# WHAT TO PRODUCE
After reading the data below, copy out every line that contains the word "United".

START TASK DATA

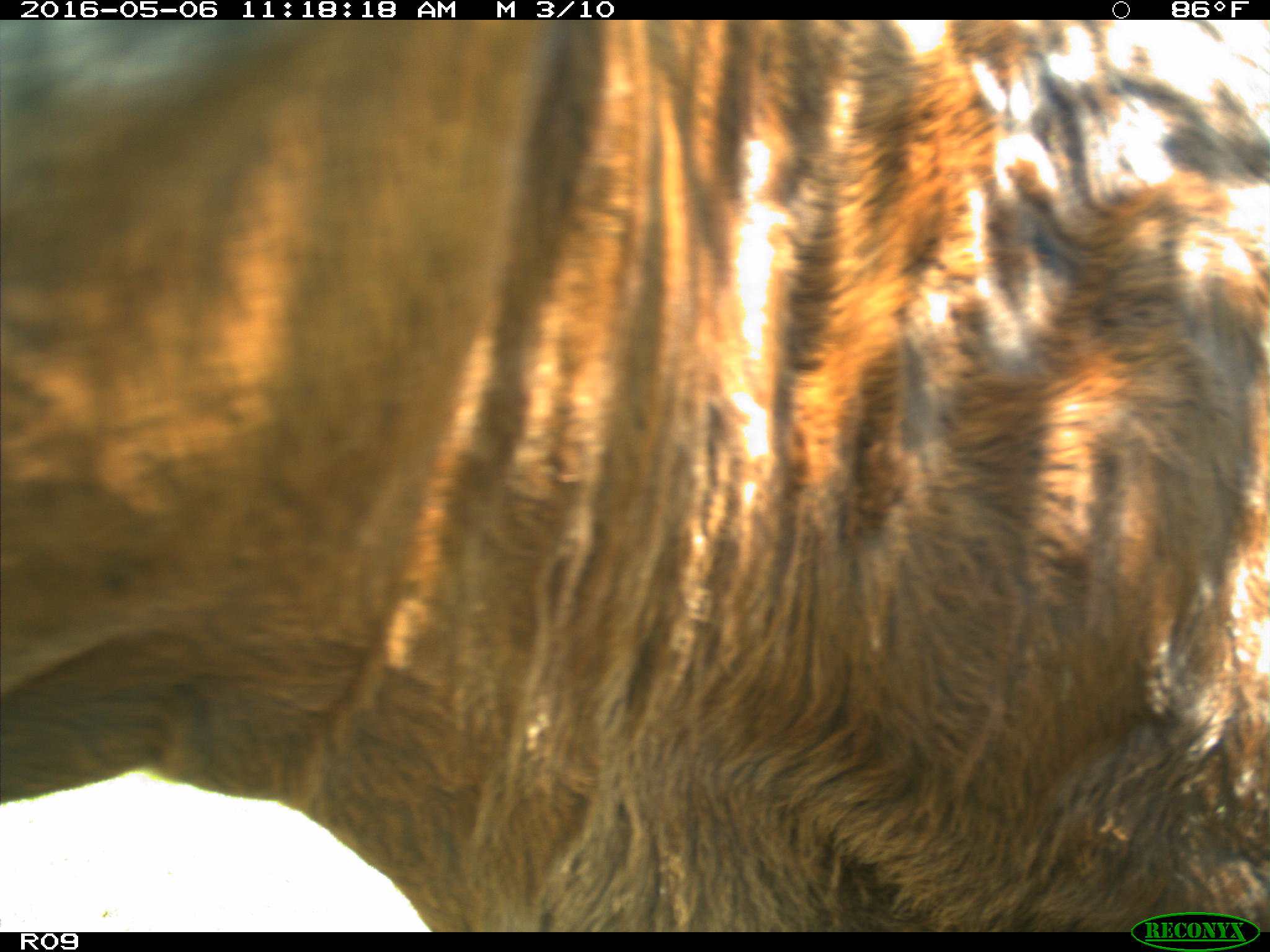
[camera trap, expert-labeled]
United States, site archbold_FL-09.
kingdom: Animalia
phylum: Chordata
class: Mammalia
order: Artiodactyla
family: Bovidae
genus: Bos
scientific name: Bos taurus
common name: domestic cow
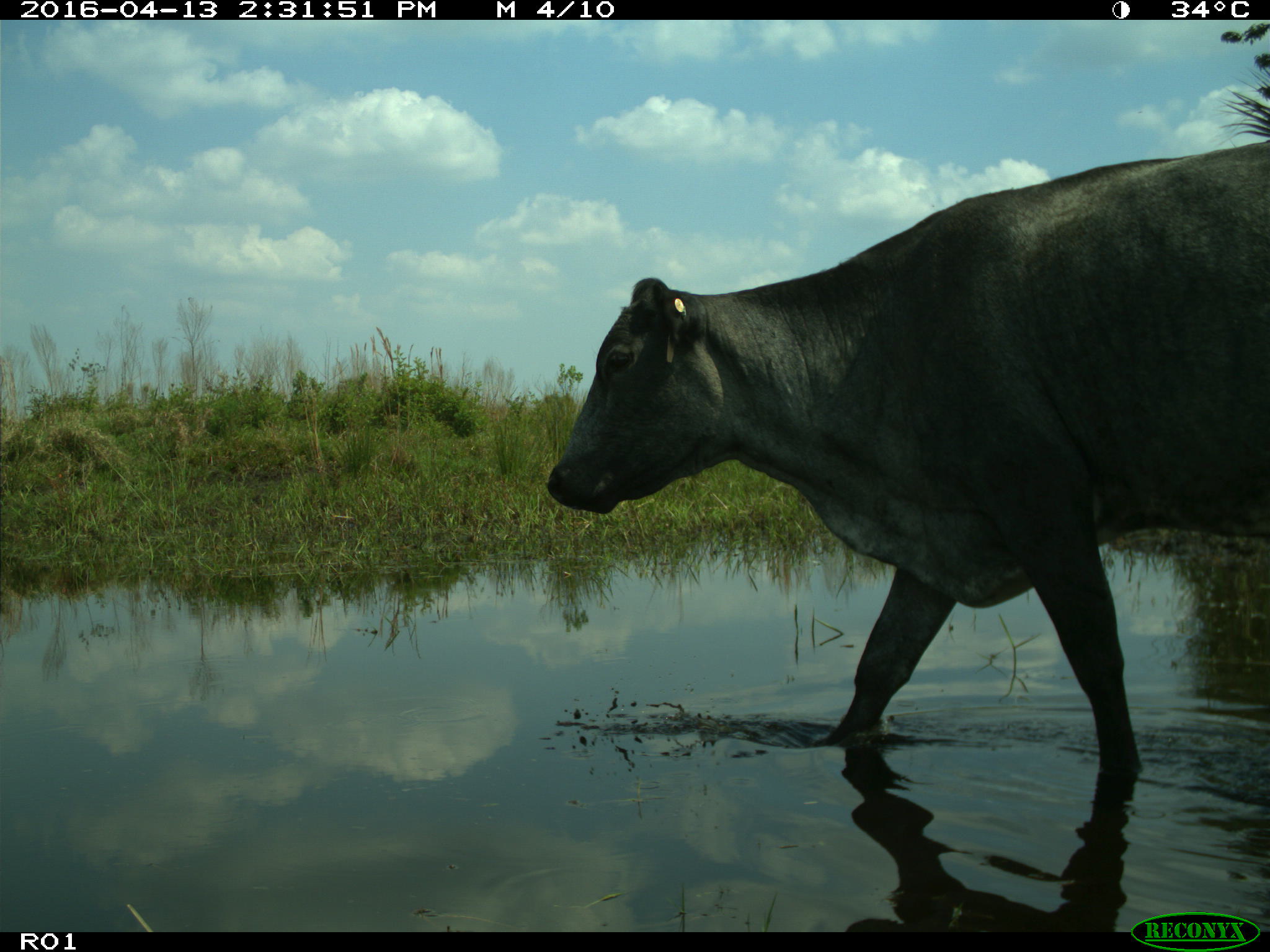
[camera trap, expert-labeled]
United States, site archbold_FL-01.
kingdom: Animalia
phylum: Chordata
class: Mammalia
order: Artiodactyla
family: Bovidae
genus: Bos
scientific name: Bos taurus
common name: domestic cow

END TASK DATA

# TASK RESULT
United States, site archbold_FL-09.
United States, site archbold_FL-01.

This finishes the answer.